Shorter sleep duration and snoring may directly affect breast cancer survival.
Pre-diagnostic Sleep Duration and Sleep Quality in Relation to Subsequent Cancer Survival
Authors: Phipps, A.I. et. al.
Source: J Clin Sleep Med 2016;12(4):495-503.
Several studies have found connections between poor sleep quality and the risks for multiple types of cancer. This group evaluated the relationship between sleep and breast cancer.
The Women’s Health Initiative (WHI) is an ongoing study of postmenopausal women, assessing their health outcomes over time. Over 20,000 WHI participants contributed data to this project. They were breast cancer-free and had provided information about their sleep habits at the time of study enrollment.
Most participants reported sleeping 7-8 hours per night. Among the women who developed breast cancer, those who slept for less than 7 hours a night and women who snored had poorer breast cancer-specific survival. When sleep duration and snoring were combined, the results were statistically significant: women who slept less than 6 hours per night and snored frequently (at least 5 nights per week) had worse breast cancer-specific survival.

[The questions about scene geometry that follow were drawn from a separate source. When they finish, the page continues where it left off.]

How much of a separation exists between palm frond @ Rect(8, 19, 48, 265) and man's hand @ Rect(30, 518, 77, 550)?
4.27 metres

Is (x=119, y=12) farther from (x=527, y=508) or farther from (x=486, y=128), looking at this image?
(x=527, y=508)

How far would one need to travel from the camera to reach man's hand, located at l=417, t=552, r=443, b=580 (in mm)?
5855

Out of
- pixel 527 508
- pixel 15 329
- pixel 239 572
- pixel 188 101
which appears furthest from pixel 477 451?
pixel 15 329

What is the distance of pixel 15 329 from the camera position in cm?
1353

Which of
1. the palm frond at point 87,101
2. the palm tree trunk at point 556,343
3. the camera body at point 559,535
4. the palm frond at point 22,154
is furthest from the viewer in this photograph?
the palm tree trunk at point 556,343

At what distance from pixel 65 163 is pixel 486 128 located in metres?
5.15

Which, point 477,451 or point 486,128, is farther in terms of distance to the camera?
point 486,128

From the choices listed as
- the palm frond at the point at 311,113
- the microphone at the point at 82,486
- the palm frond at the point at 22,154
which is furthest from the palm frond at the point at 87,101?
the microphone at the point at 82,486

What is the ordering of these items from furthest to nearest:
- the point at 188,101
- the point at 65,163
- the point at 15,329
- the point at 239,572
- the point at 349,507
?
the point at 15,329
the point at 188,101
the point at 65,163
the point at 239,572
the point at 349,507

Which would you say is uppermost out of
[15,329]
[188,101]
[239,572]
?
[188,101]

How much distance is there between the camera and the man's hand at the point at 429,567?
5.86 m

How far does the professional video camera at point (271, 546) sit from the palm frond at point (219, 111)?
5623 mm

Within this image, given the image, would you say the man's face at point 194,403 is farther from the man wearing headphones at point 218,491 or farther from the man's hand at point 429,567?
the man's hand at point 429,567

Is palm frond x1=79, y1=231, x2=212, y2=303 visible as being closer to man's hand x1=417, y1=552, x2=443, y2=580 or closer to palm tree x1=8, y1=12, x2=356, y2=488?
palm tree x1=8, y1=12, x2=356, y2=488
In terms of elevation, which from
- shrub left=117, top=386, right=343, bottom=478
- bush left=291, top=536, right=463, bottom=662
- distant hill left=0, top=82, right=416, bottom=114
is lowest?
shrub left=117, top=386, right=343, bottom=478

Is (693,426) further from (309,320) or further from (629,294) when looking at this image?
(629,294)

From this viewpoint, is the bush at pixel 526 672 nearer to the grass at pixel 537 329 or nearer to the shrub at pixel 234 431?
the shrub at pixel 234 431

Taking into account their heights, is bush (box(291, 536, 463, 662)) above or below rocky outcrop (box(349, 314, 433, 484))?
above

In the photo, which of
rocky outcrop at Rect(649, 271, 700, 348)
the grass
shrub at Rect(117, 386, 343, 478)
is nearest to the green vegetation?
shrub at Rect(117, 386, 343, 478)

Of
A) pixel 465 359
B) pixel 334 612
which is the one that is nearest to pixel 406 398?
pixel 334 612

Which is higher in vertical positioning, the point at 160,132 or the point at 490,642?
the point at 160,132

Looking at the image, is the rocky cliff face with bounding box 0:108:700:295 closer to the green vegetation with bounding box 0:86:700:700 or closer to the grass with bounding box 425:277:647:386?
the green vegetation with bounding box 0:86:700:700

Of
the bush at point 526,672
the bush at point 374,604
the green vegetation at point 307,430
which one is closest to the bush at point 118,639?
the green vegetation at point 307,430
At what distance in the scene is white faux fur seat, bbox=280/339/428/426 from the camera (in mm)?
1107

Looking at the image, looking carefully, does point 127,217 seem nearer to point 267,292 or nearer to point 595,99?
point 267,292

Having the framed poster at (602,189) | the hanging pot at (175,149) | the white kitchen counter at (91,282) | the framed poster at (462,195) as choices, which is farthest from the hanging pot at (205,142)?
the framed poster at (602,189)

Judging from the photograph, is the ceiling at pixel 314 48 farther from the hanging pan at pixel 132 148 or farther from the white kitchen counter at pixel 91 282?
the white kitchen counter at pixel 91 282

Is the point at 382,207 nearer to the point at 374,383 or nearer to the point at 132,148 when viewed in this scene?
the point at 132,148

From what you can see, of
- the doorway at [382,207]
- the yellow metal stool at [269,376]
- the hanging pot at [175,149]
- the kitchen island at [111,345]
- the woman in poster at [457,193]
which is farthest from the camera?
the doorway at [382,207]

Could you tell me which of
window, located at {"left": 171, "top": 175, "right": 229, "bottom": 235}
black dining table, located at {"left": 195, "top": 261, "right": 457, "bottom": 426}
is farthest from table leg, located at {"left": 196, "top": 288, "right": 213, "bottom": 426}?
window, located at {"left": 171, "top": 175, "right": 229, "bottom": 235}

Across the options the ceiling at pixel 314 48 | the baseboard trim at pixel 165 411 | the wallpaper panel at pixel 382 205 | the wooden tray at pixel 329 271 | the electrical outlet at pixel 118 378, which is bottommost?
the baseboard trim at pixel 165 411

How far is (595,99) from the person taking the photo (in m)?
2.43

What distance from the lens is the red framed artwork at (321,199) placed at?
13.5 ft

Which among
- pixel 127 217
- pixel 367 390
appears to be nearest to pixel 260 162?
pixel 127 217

There are many explanations for the findings. Insufficient sleep is associated with enhanced production of pro-inflammatory cellular substances. Animal models show that poor sleep results in increased tumor invasiveness and accelerated tumor growth. It is known that progesterone levels are lower in individuals who snore, and these low levels may reflect an adverse environment for breast tissue.
On the other hand, co-morbidities (other illnesses), stress and socioeconomic and living situations may explain the subjects’ sleep habits and more strongly affect their breast cancer outcomes. Sleep habits may just be signs of more influential factors at work.
This study contributes to a small number of investigations between sleep and breast cancer and raises questions about the effect of this aspect of lifestyle upon breast cancer outcomes.